Pour gagner leur vie, elle et son mari ont contracté un emprunt afin d'acheter deux camions de déménagement. Ils emploient leurs voisins comme déménageurs et les paient 5.000 yuans (638 euros) par mois.
Eux-mêmes gagnent environ 15.000 yuans (1.900 euros) à deux, soit environ le revenu moyen d'un couple à Pékin. Mais l'argent est presque entièrement consacré au remboursement de l'emprunt et à la scolarité de leurs enfants. Ils paient 1.000 yuans (128 euros) mensuels pour louer deux chambres adjacentes. La Chine compte des centaines de millions de "migrants": des habitants des campagnes qui viennent en ville pour y trouver des travaux mieux payés. Cette main-d'oeuvre a fortement contribué à l'exceptionnel boom de l'économie chinoise.
Mais soumis à la pression démographique, Pékin leur préfère désormais les provinciaux urbains et diplômés.
La plupart des migrants gagnent peu et ne peuvent se permettre d'amener leurs enfants -- ceux-ci ne pouvant d'ailleurs bénéficier de la scolarité gratuite que dans leur région d'origine.

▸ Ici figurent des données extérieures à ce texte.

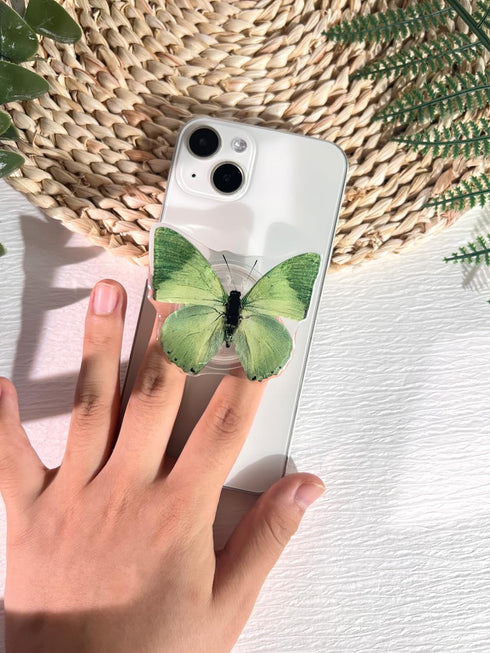 Green Nature Butterfly Phone Grip Stand, Cute Butterfly Cell Phone Holder,Collapsible Phone Charms Accessory,Expanding Kickstand Phone Grip with I...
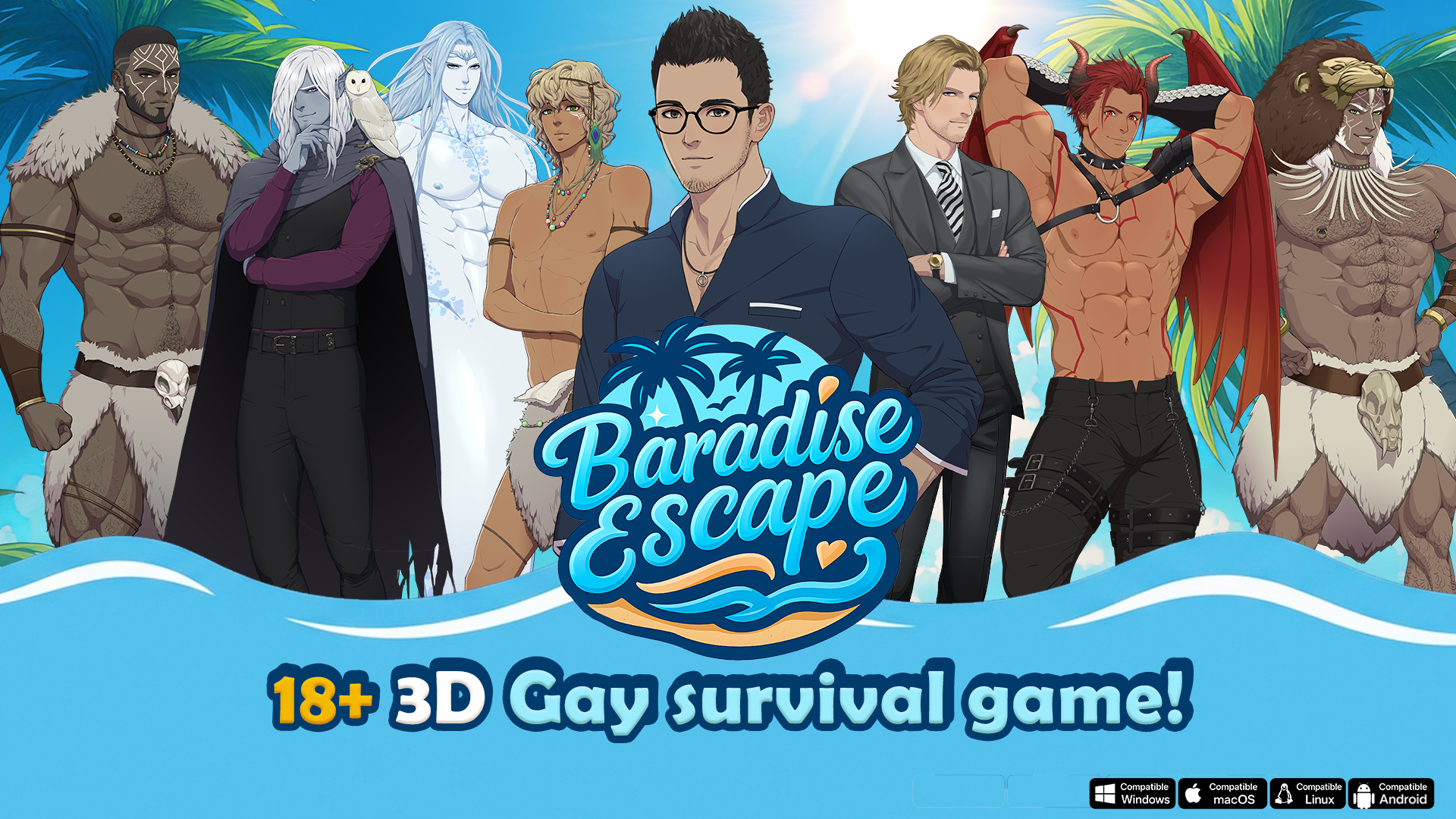 Baradise Escape: 18+ 3D Adult Gay Bara Yaoi Survival Game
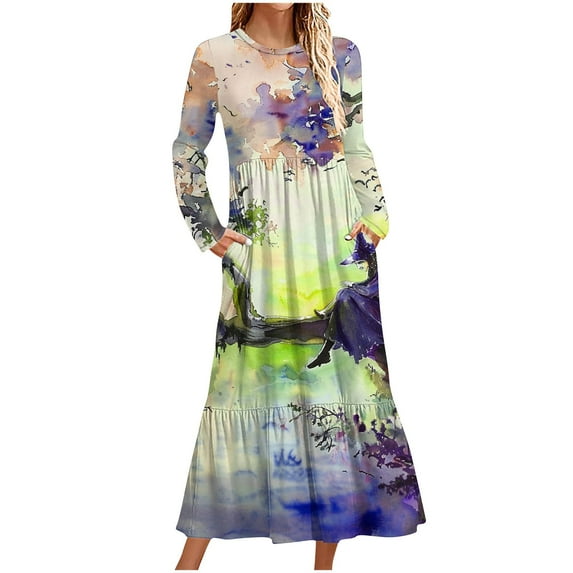 Generic Womens Halloween Vintage Dress Handprint Scary Horror Maxi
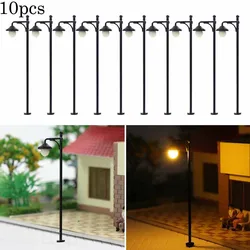 10Pcs Model Railway 65mm Gauge Lamp H0 / 00 Street Lamp LED 65mm Light Model Train Railroad Decoration Building Landscape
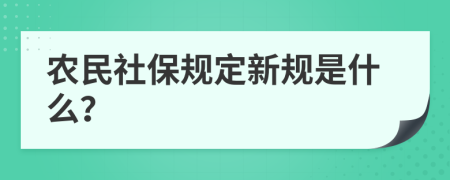 农民社保规定新规是什么？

"On fait des boulots que la plupart des Pékinois ne veulent pas faire, comme le nettoyage ou les travaux manuels", explique Peng Shuixian, une femme de ménage de 30 ans. "Mais c'est dur de rester. Mes enfants ne peuvent pas aller à l'école ici. Ils sont restés à Chongqing avec leurs grands-parents."
 Les maisons ne sont pas équipées de toilettes. Les parties communes sont crasseuses. Mais certains habitants ont construit des douches de fortune avec des barils en plastique placés sur des poutres en bois et reliés à des gouttières.
"Certains gagnaient 6.000 yuans par mois (760 euros) comme chauffeurs de véhicule de tourisme (VTC). Mais les autorités ont décidé que les provinciaux n'ont désormais plus le droit de faire ça", raconte Yang Qiang, aujourd'hui déménageur et qui se rafraîchit sous sa douche après une dure journée.
"On vit au jour le jour", résume Lin Huiqing, 50 ans. "Ne me parlez pas du lendemain."